■ Task details ■
In the data below, change every "flower bouquet" to "flower arrangement" and leave everything else the same.
#### Data for the task
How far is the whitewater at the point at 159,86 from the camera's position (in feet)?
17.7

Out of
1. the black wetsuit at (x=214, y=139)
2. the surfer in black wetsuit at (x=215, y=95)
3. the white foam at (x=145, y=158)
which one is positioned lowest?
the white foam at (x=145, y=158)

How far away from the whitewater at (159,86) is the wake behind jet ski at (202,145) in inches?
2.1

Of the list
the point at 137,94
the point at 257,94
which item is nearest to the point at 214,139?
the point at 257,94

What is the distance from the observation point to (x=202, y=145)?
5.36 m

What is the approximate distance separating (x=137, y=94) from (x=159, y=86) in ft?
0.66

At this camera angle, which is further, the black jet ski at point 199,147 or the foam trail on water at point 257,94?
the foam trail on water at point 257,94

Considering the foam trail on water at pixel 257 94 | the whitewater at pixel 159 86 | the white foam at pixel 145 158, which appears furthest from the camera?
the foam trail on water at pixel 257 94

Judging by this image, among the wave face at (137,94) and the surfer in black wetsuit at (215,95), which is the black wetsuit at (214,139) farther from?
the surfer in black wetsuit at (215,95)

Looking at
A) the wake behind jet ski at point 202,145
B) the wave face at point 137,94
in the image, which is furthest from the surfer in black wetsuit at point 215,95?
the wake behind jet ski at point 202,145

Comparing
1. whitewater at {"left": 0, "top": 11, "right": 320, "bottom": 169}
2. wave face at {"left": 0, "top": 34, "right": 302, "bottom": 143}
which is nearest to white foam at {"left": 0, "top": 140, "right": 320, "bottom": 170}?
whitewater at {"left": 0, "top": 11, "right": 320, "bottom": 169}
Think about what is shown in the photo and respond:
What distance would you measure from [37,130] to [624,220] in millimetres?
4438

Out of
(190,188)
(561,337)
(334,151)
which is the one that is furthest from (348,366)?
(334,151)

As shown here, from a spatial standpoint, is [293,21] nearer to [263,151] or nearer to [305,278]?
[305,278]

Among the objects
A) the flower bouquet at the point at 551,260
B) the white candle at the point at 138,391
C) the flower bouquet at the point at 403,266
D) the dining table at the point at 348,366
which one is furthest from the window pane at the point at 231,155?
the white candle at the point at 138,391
########
■ Reply to the task ■
How far is the whitewater at the point at 159,86 from the camera's position (in feet)?
17.7

Out of
1. the black wetsuit at (x=214, y=139)
2. the surfer in black wetsuit at (x=215, y=95)
3. the white foam at (x=145, y=158)
which one is positioned lowest?
the white foam at (x=145, y=158)

How far away from the whitewater at (159,86) is the wake behind jet ski at (202,145) in inches?
2.1

Of the list
the point at 137,94
the point at 257,94
which item is nearest to the point at 214,139?
the point at 257,94

What is the distance from the observation point to (x=202, y=145)?
5.36 m

What is the approximate distance separating (x=137, y=94) from (x=159, y=86) in ft?
0.66

At this camera angle, which is further, the black jet ski at point 199,147 or the foam trail on water at point 257,94?
the foam trail on water at point 257,94

Considering the foam trail on water at pixel 257 94 | the whitewater at pixel 159 86 | the white foam at pixel 145 158, which appears furthest from the camera?
the foam trail on water at pixel 257 94

Judging by this image, among the wave face at (137,94) and the surfer in black wetsuit at (215,95), which is the black wetsuit at (214,139) farther from?
the surfer in black wetsuit at (215,95)

Looking at
A) the wake behind jet ski at point 202,145
B) the wave face at point 137,94
in the image, which is furthest from the surfer in black wetsuit at point 215,95?
the wake behind jet ski at point 202,145

Comparing
1. whitewater at {"left": 0, "top": 11, "right": 320, "bottom": 169}
2. wave face at {"left": 0, "top": 34, "right": 302, "bottom": 143}
which is nearest to white foam at {"left": 0, "top": 140, "right": 320, "bottom": 170}?
whitewater at {"left": 0, "top": 11, "right": 320, "bottom": 169}
Think about what is shown in the photo and respond:
What distance would you measure from [37,130] to [624,220] in millimetres?
4438

Out of
(190,188)
(561,337)
(334,151)
which is the one that is furthest from (348,366)?
(334,151)

As shown here, from a spatial standpoint, is [293,21] nearer to [263,151] or nearer to [305,278]?
[305,278]

Among the objects
A) the flower arrangement at the point at 551,260
B) the white candle at the point at 138,391
C) the flower arrangement at the point at 403,266
D) the dining table at the point at 348,366
which one is furthest from the window pane at the point at 231,155?
the white candle at the point at 138,391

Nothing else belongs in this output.